According to a report from Miller Safrit of ESPN.com, Terry tore his ACL, which is a devastating knee injury for a football player:
Georgia commit Tramel Terry, the 56th-overall prospect and 6th-ranked athlete in the ESPN 150, was carted off the field at The Shrine Bowl of the Carolinas shortly before halftime.
"They tell me I tore my ACL, but I don't know about that," Terry told ESPN RecruitingNation. "It feels fine to me. I'm going to have an MRI on it as soon as I get back to Charleston."
The knee is obviously one of the more important parts of an athlete's body, and that's especially true for wide receivers. They need to be able to put pressure on it to get a good jump off the line, make crisp cuts and maybe most importantly—jump for the football.
Planting the foot is a crucial part of all of those football movements, and soreness or damage in the knee can severely hinder that movement.
Terry will be looking at about a six-month recovery period depending on the course of action, which would mean he could get back to fully using that knee around June of 2013. Even then, though, it won't be the same.
The question then becomes: Is Terry headed for a redshirt in 2013?
Yes would be the safe answer, and the more logical one as well. If Georgia redshirts Terry for the 2013 season, it would give him a whole season to rehab and hit the weight room. There's also the added benefit of being able to learn the scheme, get to know the team and have that added experience as a college athlete.

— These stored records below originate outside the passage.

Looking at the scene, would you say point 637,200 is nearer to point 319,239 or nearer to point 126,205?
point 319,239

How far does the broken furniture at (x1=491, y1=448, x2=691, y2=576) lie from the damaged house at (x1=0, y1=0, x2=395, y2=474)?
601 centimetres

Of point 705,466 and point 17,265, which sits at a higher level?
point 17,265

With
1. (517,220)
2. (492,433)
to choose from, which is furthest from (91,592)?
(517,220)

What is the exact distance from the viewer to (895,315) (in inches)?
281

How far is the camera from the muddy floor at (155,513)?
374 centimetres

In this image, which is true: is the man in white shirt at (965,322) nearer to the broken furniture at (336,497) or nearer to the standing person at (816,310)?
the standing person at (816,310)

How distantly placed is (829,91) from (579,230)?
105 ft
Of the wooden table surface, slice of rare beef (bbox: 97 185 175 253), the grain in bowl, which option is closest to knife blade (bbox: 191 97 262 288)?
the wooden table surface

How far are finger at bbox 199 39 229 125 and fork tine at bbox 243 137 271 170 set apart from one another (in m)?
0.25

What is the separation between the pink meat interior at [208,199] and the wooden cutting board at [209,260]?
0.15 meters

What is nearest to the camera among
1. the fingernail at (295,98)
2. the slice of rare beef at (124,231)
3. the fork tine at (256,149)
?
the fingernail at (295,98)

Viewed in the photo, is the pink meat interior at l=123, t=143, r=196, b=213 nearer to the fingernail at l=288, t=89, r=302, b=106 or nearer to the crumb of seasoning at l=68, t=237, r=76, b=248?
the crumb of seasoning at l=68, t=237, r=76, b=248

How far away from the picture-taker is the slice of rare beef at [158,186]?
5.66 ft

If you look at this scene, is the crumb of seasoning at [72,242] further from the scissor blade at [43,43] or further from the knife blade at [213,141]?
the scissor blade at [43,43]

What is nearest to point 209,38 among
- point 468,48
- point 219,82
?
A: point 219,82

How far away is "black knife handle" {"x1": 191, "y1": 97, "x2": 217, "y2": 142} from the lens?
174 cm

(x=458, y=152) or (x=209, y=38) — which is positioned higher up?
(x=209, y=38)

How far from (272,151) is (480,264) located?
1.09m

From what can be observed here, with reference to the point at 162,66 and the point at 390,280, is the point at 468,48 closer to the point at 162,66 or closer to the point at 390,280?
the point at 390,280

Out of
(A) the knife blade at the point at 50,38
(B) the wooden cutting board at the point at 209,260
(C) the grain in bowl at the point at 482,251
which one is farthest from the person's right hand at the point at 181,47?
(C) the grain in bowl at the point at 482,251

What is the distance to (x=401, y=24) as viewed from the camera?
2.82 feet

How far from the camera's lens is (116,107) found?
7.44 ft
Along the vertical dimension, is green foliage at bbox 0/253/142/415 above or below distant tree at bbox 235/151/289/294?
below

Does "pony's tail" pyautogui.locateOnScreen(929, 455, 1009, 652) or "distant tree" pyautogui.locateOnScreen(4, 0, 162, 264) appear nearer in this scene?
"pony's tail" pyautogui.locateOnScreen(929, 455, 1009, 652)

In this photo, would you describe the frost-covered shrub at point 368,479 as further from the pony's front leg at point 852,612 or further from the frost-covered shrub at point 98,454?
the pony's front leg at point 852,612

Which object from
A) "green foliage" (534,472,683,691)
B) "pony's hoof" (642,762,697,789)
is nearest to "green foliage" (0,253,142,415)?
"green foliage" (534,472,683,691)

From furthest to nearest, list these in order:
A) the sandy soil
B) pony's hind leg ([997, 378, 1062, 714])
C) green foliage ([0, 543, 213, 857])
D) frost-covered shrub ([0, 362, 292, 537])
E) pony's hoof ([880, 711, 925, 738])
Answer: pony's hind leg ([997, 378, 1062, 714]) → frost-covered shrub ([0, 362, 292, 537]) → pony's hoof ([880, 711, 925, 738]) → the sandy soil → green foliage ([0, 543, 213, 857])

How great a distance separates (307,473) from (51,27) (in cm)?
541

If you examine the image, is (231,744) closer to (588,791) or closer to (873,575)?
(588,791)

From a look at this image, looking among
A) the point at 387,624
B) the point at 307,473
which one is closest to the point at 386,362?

As far as Georgia's 2013 needs are concerned, receiver Malcolm Mitchell will be returning as a junior, as will Michael Bennett, who will be coming back from his own ACL tear. Richt's 2013 class also features four wide receivers in 4-star Jonathon Rumph, 4-star Reggie Davis, 3-star Uriah LeMay and 3-star Rico Johnson.
Should UGA redshirt Terry?
Georgia can afford to give Terry a redshirt, and in the end, it is the smarter option.
It will give him a whole season to recover, and in the meantime he can hit the weight room and the film room and practice with the team.
In the long run, having that extra season could pay huge dividends for the talented wide receiver and Georgia.